Kumanda binasının duvarı alevlere boğulurken Min kendini Fortuona’nın üzerine attı. Metal bantlardan yapılmış, altın renge boyanmış tuhaf zırhlar içinde Sharalılar yanan açıklıktan içeri daldı. Dövmeli yüzlü yönlendiriciler onlara eşlik ediyordu: uzun, sert elbiseler içinde kadınlar ve lime lime pantolonlu, gömleksiz adamlardı bunlar. Min bütün bunları gördü ve sonra Fortuona’nın tahtını yere devirdi.

Min’in üzerindeki havada ateşler fışkırıyor, süslü ipeklileri kavuruyor, arkalarındaki duvarı yakıp tüketiyordu.

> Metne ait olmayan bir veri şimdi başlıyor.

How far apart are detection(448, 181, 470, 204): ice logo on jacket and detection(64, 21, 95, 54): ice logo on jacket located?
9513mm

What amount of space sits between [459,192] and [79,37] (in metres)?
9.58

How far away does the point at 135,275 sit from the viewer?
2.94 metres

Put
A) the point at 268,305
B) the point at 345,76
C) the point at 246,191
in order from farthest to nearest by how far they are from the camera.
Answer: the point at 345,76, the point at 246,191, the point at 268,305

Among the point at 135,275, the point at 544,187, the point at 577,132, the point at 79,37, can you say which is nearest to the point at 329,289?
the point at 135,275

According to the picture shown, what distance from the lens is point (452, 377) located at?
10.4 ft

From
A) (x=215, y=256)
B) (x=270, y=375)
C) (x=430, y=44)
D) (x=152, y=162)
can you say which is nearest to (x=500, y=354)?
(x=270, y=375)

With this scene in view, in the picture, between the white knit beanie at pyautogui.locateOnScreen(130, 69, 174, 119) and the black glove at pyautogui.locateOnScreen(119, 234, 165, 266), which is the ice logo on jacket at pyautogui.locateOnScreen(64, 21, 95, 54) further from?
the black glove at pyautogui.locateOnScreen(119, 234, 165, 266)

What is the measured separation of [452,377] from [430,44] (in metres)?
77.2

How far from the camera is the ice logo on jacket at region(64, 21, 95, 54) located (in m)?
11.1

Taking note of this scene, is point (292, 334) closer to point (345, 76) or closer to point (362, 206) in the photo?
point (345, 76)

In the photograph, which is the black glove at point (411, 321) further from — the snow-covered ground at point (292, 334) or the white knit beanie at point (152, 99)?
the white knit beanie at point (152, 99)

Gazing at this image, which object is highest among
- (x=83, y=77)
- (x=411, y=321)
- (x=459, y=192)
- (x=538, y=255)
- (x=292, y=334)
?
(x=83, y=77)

Fortuona yerden kalkmadan Min’in kollarından sıyrıldı ve Min gözlerini şaşkın şaşkın kırpıştırdı. Kadın hantal kıyafetini geride bırakmıştı –ayrılacak şekilde yapılmıştı– ve altında siyah dar ipek pantolon ve yine siyah, dar bir gömlek vardı.

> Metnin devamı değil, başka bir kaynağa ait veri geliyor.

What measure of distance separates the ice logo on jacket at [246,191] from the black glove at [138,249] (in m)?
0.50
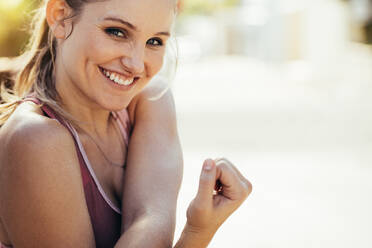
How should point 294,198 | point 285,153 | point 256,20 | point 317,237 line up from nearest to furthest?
point 317,237, point 294,198, point 285,153, point 256,20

Tuon elinde bir bıçak, vahşi bir şekilde hırlayarak doğruldu. Yakında Mat, tepesinde hançerli adamla geriye devrildi. O adam nereden gelmişti? Min onun içeri girdiğini hatırlamıyordu.

Sharalı yönlendiriciler kumanda binasını ateşle dövmeye başlarken, Tuon Mat’in yanına koştu. Min o korkunç kıyafetlerin içinde ayağa kalkmaya çalıştı. Hançerini çekti ve tahtın yanında büzüldü. Yer kabarmaya başlayınca sırtını tahta verdi.

Fortuona’ya ulaşamazdı, bu yüzden kendini arka duvardan çıkmaya zorladı. Duvar, Seanchanların tenmi dediği, kâğıda benzer bir maddeden yapılmıştı.

Duman yüzünden öksürdü, ama dışarı çıktığında hava biraz temizlendi. Binanın bu yanında hiç Sharalı yoktu. Hepsi başka yönlerden saldırıyordu. Min duvar boyunca koştu. Yönlendiriciler tehlikeli insanlardı, ama hançerini saplamayı başarırsa, dünyanın Tek Güç’üne sahip olsalar da fark etmezdi.

Min köşeden baktı ve orada, gözlerinde vahşi bir ifadeyle çömelmiş bir adam bulunca şaşırdı. Adamın köşeli bir yüzü vardı. Kan kırmızı boyun dövmeleri pençelere benziyordu ve beyaz tenli kafasını ve çenesini kavrıyordu.

Adam hırladı, Min kendini yere atarak ateş kurdelesinden kaçındı ve bıçağını fırlattı.

Adam bıçağı havada yakaladı. Hayvansı bir tavırla, eğilerek ilerledi ve ona gülümsedi.

Derken aniden sarsıldı ve yere düşerek çırpınmaya başladı. Dudaklarından kan sızıyordu.

“Bu,” dedi yakındaki bir kadın, hoşnutsuz bir sesle, “yapmasını bilmiyor olmam gereken bir şey, ama birinin kalbini Tek Güç’le durdurmak sessiz oluyor. Şaşırtıcı bir şekilde pek az Güç gerektiriyor ve benim için önemli olan da bu.”

“Siuan!” dedi Min. “Burada olmaman gerekiyor.”

“Şanslısın ki buradayım,” dedi Siuan hıhlayarak. Eğilerek cesedi inceledi. “Peh. Pis bir iş, ama balık yiyeceksen bağırsaklarını kendin temizlemelisin. Sorun nedir kızım? Artık güvendesin. O kadar solgun görünmene gerek yok.”